My doctoral dissertation was about adoption. It was entitled, “Growing Up Adopted: An Examination of Adoptees’ Socialization Experiences.” My thesis, much like feminist theory, explored the social environment and thus the way adoptees might be treated by others because of having been adopted. I also used a non-clinical sample which is sorely lacking in the adoption literature. Those with parents who were open and honest about their child’s adoptive experience and those who had less negative reactions by others in their wider social circle, were more able to eschew any negative comments made about their adoptive status and held more positive attitudes about adoption in general, when compared to those whose parents were not open and honest or heard negative comments about their adoptive status.

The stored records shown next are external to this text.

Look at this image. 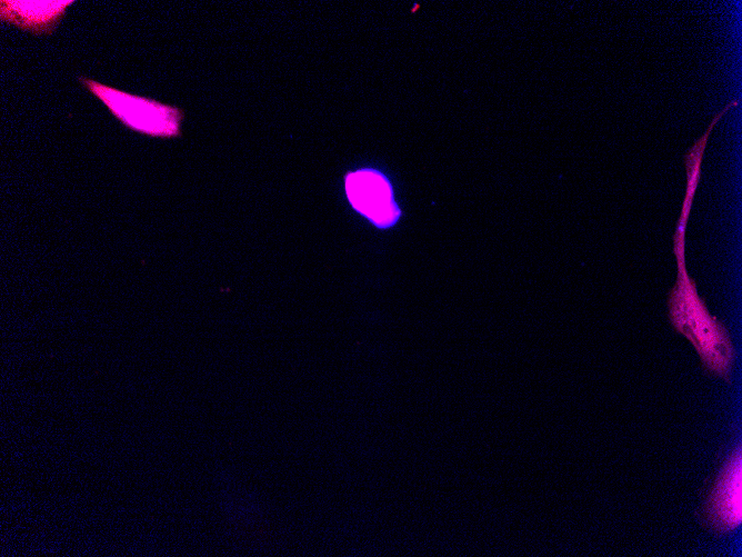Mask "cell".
Instances as JSON below:
<instances>
[{
  "mask_svg": "<svg viewBox=\"0 0 742 557\" xmlns=\"http://www.w3.org/2000/svg\"><path fill=\"white\" fill-rule=\"evenodd\" d=\"M669 306L672 325L693 344L704 366L728 378L733 359L728 332L716 318L710 316L684 271L680 272Z\"/></svg>",
  "mask_w": 742,
  "mask_h": 557,
  "instance_id": "1",
  "label": "cell"
},
{
  "mask_svg": "<svg viewBox=\"0 0 742 557\" xmlns=\"http://www.w3.org/2000/svg\"><path fill=\"white\" fill-rule=\"evenodd\" d=\"M78 80L128 129L157 138L181 136L180 126L184 118L182 109L131 95L82 76L78 77Z\"/></svg>",
  "mask_w": 742,
  "mask_h": 557,
  "instance_id": "2",
  "label": "cell"
},
{
  "mask_svg": "<svg viewBox=\"0 0 742 557\" xmlns=\"http://www.w3.org/2000/svg\"><path fill=\"white\" fill-rule=\"evenodd\" d=\"M345 191L352 207L375 226L390 227L399 219L391 185L382 173L371 169L351 172L345 177Z\"/></svg>",
  "mask_w": 742,
  "mask_h": 557,
  "instance_id": "3",
  "label": "cell"
},
{
  "mask_svg": "<svg viewBox=\"0 0 742 557\" xmlns=\"http://www.w3.org/2000/svg\"><path fill=\"white\" fill-rule=\"evenodd\" d=\"M742 456L740 447L732 454L712 489L706 515L718 531H729L742 521Z\"/></svg>",
  "mask_w": 742,
  "mask_h": 557,
  "instance_id": "4",
  "label": "cell"
},
{
  "mask_svg": "<svg viewBox=\"0 0 742 557\" xmlns=\"http://www.w3.org/2000/svg\"><path fill=\"white\" fill-rule=\"evenodd\" d=\"M73 0L59 1H20L1 0V21L33 34H51L62 20Z\"/></svg>",
  "mask_w": 742,
  "mask_h": 557,
  "instance_id": "5",
  "label": "cell"
},
{
  "mask_svg": "<svg viewBox=\"0 0 742 557\" xmlns=\"http://www.w3.org/2000/svg\"><path fill=\"white\" fill-rule=\"evenodd\" d=\"M738 100H732L730 103H728L712 120L710 123L709 128L704 132V135L695 141V143L691 147V149L688 151L685 155V166H686V175H688V186H686V193L682 207V213L680 217V220L678 222L676 231L674 235V252L678 257L679 266H683L684 262V232H685V226L690 212V208L693 201V196L698 186V180L700 177V168H701V162L703 158V153L705 150V146L709 139V136L715 126V123L721 119V117L726 113L731 107L736 106Z\"/></svg>",
  "mask_w": 742,
  "mask_h": 557,
  "instance_id": "6",
  "label": "cell"
}]
</instances>
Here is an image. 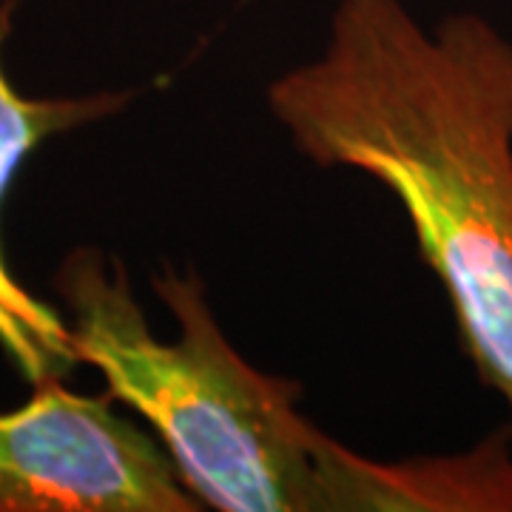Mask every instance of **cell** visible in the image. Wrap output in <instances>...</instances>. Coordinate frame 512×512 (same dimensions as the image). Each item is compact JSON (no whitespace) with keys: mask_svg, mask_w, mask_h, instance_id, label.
I'll return each instance as SVG.
<instances>
[{"mask_svg":"<svg viewBox=\"0 0 512 512\" xmlns=\"http://www.w3.org/2000/svg\"><path fill=\"white\" fill-rule=\"evenodd\" d=\"M322 168L384 185L512 430V43L478 15L427 32L402 0H339L322 55L268 86Z\"/></svg>","mask_w":512,"mask_h":512,"instance_id":"6da1fadb","label":"cell"},{"mask_svg":"<svg viewBox=\"0 0 512 512\" xmlns=\"http://www.w3.org/2000/svg\"><path fill=\"white\" fill-rule=\"evenodd\" d=\"M512 430L467 453L373 461L330 439L322 512H512Z\"/></svg>","mask_w":512,"mask_h":512,"instance_id":"5b68a950","label":"cell"},{"mask_svg":"<svg viewBox=\"0 0 512 512\" xmlns=\"http://www.w3.org/2000/svg\"><path fill=\"white\" fill-rule=\"evenodd\" d=\"M60 379L0 413V512H200L160 439Z\"/></svg>","mask_w":512,"mask_h":512,"instance_id":"3957f363","label":"cell"},{"mask_svg":"<svg viewBox=\"0 0 512 512\" xmlns=\"http://www.w3.org/2000/svg\"><path fill=\"white\" fill-rule=\"evenodd\" d=\"M80 365L151 424L185 487L220 512H322L328 433L299 413L302 387L248 365L214 319L194 271L151 288L177 322L157 339L117 259L74 251L55 276Z\"/></svg>","mask_w":512,"mask_h":512,"instance_id":"7a4b0ae2","label":"cell"},{"mask_svg":"<svg viewBox=\"0 0 512 512\" xmlns=\"http://www.w3.org/2000/svg\"><path fill=\"white\" fill-rule=\"evenodd\" d=\"M18 0L0 3V197L23 160L49 137L114 117L131 103V92H94L83 97H23L3 69V46L12 35ZM0 350L32 384L72 373L77 353L69 322L29 293L3 262L0 251Z\"/></svg>","mask_w":512,"mask_h":512,"instance_id":"277c9868","label":"cell"}]
</instances>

I always knew that in addition to having biological parents (and some non-identifying information) I had a biological half-sister who was two years older than me. It turns out she has always known about me. She found me in March of this year after placing a few phone calls. Amazing, really! It turns out that Gwen is a marriage and family therapist and we have hit it off in such an incredible way. She has become a close friend and sister in the last 5-months. My biological mother Lacy and I met in May, a surreal but positive experience.
So, why am I sharing all of this? I have been adamant for the last 5-months that my mom is the only one to carry the title of “mom.” I call Lacy by her first name. When I correspond with Gwen, I refer to Lacy as “your mom.” My parents have been extremely supportive and are not jealous people. In fact, after I met Lacy, my parents also had the chance to meet her. Both my mom and Lacy thanked one another for me. I felt very loved!
I am still processing this experience and part of this is exploring what the word “mom” means. Lacy carried me and gave birth to me. She wanted to keep me, but had a two-year old and did not know how as a single woman she would be able to give both of us what we needed in the late 1960’s. So, she did the most amazing, beautiful and unselfish thing. She put me first! She put me ahead of her feelings, her attachment and love for me and with help placed me for adoption with my parents at 8-days of age.
My mom fed me, woke up at night, changed diapers, played with me, dealt with my stressful teen years, my good-byes as I moved out and then moved away. She saw me become a mother for the first time and our relationship changed to that of friends, as well as mother-daughter. Yet, Lacy deserves recognition for all she did for me, for giving me life, and for the feelings of loss and sadness she has lived with for 43 years.
Juliet’s speech would suggest that Lacy is also my mother and that calling her Lacy does not change that fact. So, my mom and Lacy are different kinds of mothers, but are both mothers. Lacy is deserving of respect and appreciation for the lifelong sacrifice she made for me. Wouldn’t most moms sacrifice their life for their child? Isn’t that what both my mom and Lacy have done?